Seth Weidman · Seth Weidman · commit 934ed8fea22b · 2019-09-09T09:04:39.000-07:00
diff --git a/intermediate_source/ddp_tutorial.rst b/intermediate_source/ddp_tutorial.rst
@@ -23,17 +23,20 @@ Comparison between ``DataParallel`` and ``DistributedDataParallel``
 -------------------------------------------------------------------
 
 Before we dive in, let's clarify why, despite the added complexity, you would
-consider using ``DistributedDataParallel`` over ``DataParallel``, remembering
-that **model parallel** (covered in the
-`prior tutorial <https://pytorch.org/tutorials/intermediate/model_parallel_tutorial.html>`__)
-is necessary to use in either case if your model is too large to fit on a single
-GPU.
+consider using ``DistributedDataParallel`` over ``DataParallel``:
 
+- First, recall from the
+  `prior tutorial <https://pytorch.org/tutorials/intermediate/model_parallel_tutorial.html>`__
+  that if your model is too large to fit on a single GPU, you must use **model parallel**
+  to split it across multiple GPUs. ``DistributedDataParallel`` works with
+  **model parallel**; ``DataParallel`` does not at this time.
 - ``DataParallel`` is single-process, multi-thread, and only works on a single
   machine, while ``DistributedDataParallel`` is multi-process and works for both
   single- and multi- machine training.
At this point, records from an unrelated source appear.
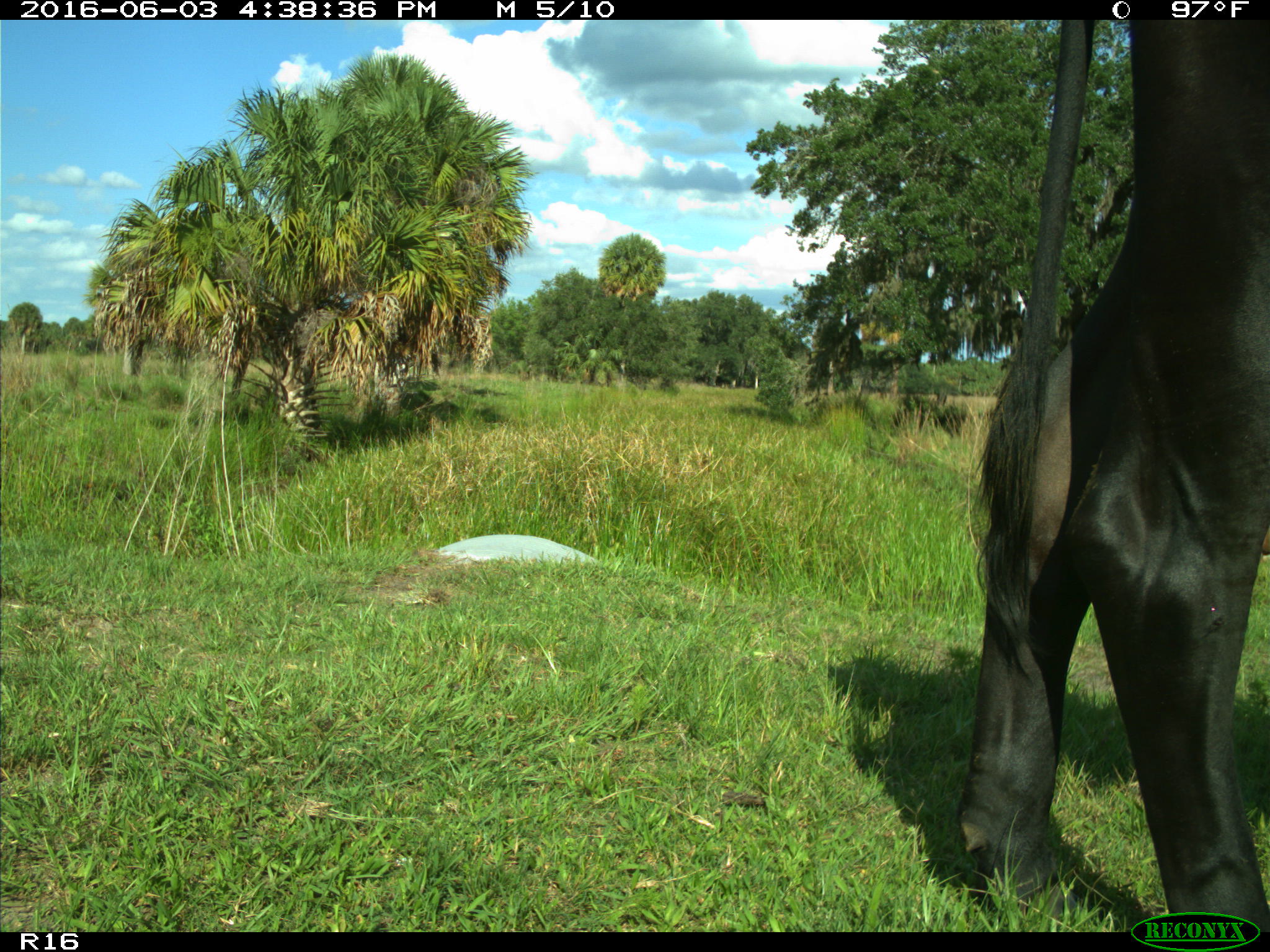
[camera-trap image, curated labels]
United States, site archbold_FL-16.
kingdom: Animalia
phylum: Chordata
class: Mammalia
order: Artiodactyla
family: Bovidae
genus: Bos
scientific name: Bos taurus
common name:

Thus, even for single machine training,
   where your **data** is small enough to fit on a single machine, ``DistributedDataParallel``
-  is expected to be faster than ``DataParallel``.
+  is expected to be faster than ``DataParallel``. ``DistributedDataParallel``
+  also replicates models upfront instead of on each iteration and gets Global
+  Interpreter Lock out of the way.
 - If both your data is too large to fit on one machine **and** your
   model is too large to fit on a single GPU, you can combine model parallel
   (splitting a single model across multiple GPUs) with ``DistributedDataParallel``.